13. The Defendant met the last two conditions because the application was made without unreasonable delay and the Defendant did offer to provide such security as may be required.
14. On substantial loss Defendant deponed that it feared that Plaintiff may be unable to refund the decretal amount if it succeeded in the appeal. On raising that fear, the Defendant shifted the burden of proving that it would not suffer substantial loss if the appeal succeeded. The burden squarely lay at the door of the Plaintiff. This was the holding in the case COAST ACCIDENT & GENERAL INVESTIGATION LTD & ANOTHER –Vs- NAZERALI HASSANALI & 7 OTHERS [2013]eKLR where the Court stated-
“The Bank in this case is required to pay over to the Respondent over Kshs. 30 million. An officer of the Bank has sworn that they are not aware of any assets owned by the Respondent. They swear that they have checked the returns filed by the Respondent with the Registrar of Companies and they are unable to find in those returns what property, if any, the Respondent owns. They, of course, cannot be expected to go into the bank accounts, if any, operated by the Respondent to see if there is any money there. So all an applicant in the position of the Bank can reasonably be expected to do is, to swear, upon reasonable grounds, that the Respondent will not be in a position to refund the decretal sum if it were paid over to him and the pending appeal was to succeed. In those circumstances, the legal burden still remains on the applicant, but the evidential burden would then have shifted to the Respondent to show that he would be in a position to refund the decretal sum if it is paid out to him and the pending appeal were to succeed. This evidential burden would be very easy for a Respondent to discharge. He can simply show what assets he has – such as land, cash in the bank and so on.”
15. The Plaintiff did not venture to shift that burden at all. There is therefore the very likelihood that Defendant would be put in difficulty to recover the monetary award if the appeal did succeed.
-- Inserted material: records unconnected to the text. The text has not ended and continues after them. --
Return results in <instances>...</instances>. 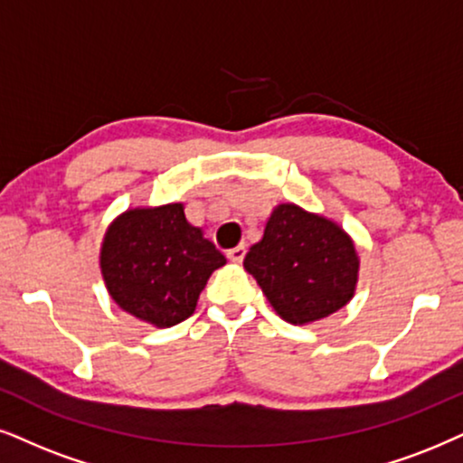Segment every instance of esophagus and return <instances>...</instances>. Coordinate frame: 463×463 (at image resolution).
Instances as JSON below:
<instances>
[{"mask_svg": "<svg viewBox=\"0 0 463 463\" xmlns=\"http://www.w3.org/2000/svg\"><path fill=\"white\" fill-rule=\"evenodd\" d=\"M245 245H237V248H232V250H228L226 251V256L228 259H231L232 262H241L243 260V256H245Z\"/></svg>", "mask_w": 463, "mask_h": 463, "instance_id": "obj_1", "label": "esophagus"}]
</instances>
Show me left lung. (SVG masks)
<instances>
[{
	"label": "left lung",
	"instance_id": "8db88e82",
	"mask_svg": "<svg viewBox=\"0 0 463 463\" xmlns=\"http://www.w3.org/2000/svg\"><path fill=\"white\" fill-rule=\"evenodd\" d=\"M275 312L292 325L314 323L350 301L359 260L350 237L323 215L279 204L243 260Z\"/></svg>",
	"mask_w": 463,
	"mask_h": 463
}]
</instances>
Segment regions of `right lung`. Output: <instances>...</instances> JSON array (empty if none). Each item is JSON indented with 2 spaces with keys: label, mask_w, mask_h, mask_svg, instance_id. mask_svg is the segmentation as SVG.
I'll use <instances>...</instances> for the list:
<instances>
[{
  "label": "right lung",
  "mask_w": 463,
  "mask_h": 463,
  "mask_svg": "<svg viewBox=\"0 0 463 463\" xmlns=\"http://www.w3.org/2000/svg\"><path fill=\"white\" fill-rule=\"evenodd\" d=\"M226 259L201 228L185 220L184 204L134 209L113 222L100 267L117 306L156 326L190 318L209 275Z\"/></svg>",
  "instance_id": "add662e5"
}]
</instances>
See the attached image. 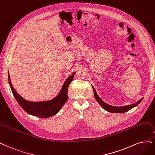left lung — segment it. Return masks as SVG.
<instances>
[{
  "label": "left lung",
  "mask_w": 155,
  "mask_h": 155,
  "mask_svg": "<svg viewBox=\"0 0 155 155\" xmlns=\"http://www.w3.org/2000/svg\"><path fill=\"white\" fill-rule=\"evenodd\" d=\"M93 87V86H92ZM93 92H94V95L96 100L98 101V102L100 104V105L104 108V109L108 112H112V113H124L126 112H127L128 110H130L131 108H133L134 107H136L137 105H139L140 103L142 101V100H143V98L140 99L139 101H137V103H135V104L130 105H127V106H124V107H114V106H111L107 104L106 103H105L104 101H103L100 97L98 96V95L97 94L96 91L94 89V88L93 87Z\"/></svg>",
  "instance_id": "left-lung-1"
}]
</instances>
16. In my view however, the interest of justice would require the Defendant to provide security for the due performance of the decree. I will therefore order that Defendant do provide Kshs. 2. 5 million which amount shall be placed in an account in the joint names of the Advocates in this matter.
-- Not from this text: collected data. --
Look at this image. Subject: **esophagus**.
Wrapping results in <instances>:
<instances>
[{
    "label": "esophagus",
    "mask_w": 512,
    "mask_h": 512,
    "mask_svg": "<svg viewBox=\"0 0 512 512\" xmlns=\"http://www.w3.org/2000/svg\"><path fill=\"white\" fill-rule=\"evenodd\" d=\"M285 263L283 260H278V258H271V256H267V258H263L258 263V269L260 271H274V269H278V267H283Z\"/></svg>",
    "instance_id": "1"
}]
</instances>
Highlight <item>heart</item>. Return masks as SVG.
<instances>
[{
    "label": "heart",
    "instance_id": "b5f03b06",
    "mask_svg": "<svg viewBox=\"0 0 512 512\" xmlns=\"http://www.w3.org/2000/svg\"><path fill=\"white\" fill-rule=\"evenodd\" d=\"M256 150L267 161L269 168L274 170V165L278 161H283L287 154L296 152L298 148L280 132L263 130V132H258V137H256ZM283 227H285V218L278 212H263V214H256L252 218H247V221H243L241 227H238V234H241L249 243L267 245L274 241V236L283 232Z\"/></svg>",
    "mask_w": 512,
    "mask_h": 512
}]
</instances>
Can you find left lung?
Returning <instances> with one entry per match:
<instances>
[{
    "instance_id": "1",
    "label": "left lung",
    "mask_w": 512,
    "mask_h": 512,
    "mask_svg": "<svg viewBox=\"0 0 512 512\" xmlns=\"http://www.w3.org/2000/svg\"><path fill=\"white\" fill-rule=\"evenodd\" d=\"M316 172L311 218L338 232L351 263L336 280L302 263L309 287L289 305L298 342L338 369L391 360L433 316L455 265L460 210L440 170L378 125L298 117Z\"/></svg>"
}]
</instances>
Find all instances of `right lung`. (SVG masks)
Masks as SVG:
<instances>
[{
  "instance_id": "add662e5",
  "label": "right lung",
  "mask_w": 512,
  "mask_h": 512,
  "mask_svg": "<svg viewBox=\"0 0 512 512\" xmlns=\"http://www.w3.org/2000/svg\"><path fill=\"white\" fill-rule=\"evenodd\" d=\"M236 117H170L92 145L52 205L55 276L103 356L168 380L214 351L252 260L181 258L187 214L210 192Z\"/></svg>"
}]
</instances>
17. In summary therefore these are the orders of the Court-
a. There shall be stay of execution of payment of Kshs. 2. 5 million to the Plaintiff until the hearing and determination of the appeal by the Defendant on condition that the Defendant does within twenty one (21) days from this date hereof provide Kshs. 2. 5 million which shall be deposited in an interest earning joint account of the Advocates representing the parties in this case. For the avoidance of doubt the stay herein granted does not relate to the mandatory injunction requiring the Defendant to release the Plaintiff’s motor vehicle registration No. KAY 240S.
b. The costs of Notice of Motion dated 4th April 2014 shall abide with the outcome of the appeal.
c. The Court assesses, as it had indicated it would do in this Ruling, the Defendant’s costs for attendance on 9th April 2014 at Kshs. 4,000/-.
Orders accordingly.
DATED and DELIVERED at MOMBASA this 18TH day of SEPTEMBER, 2014.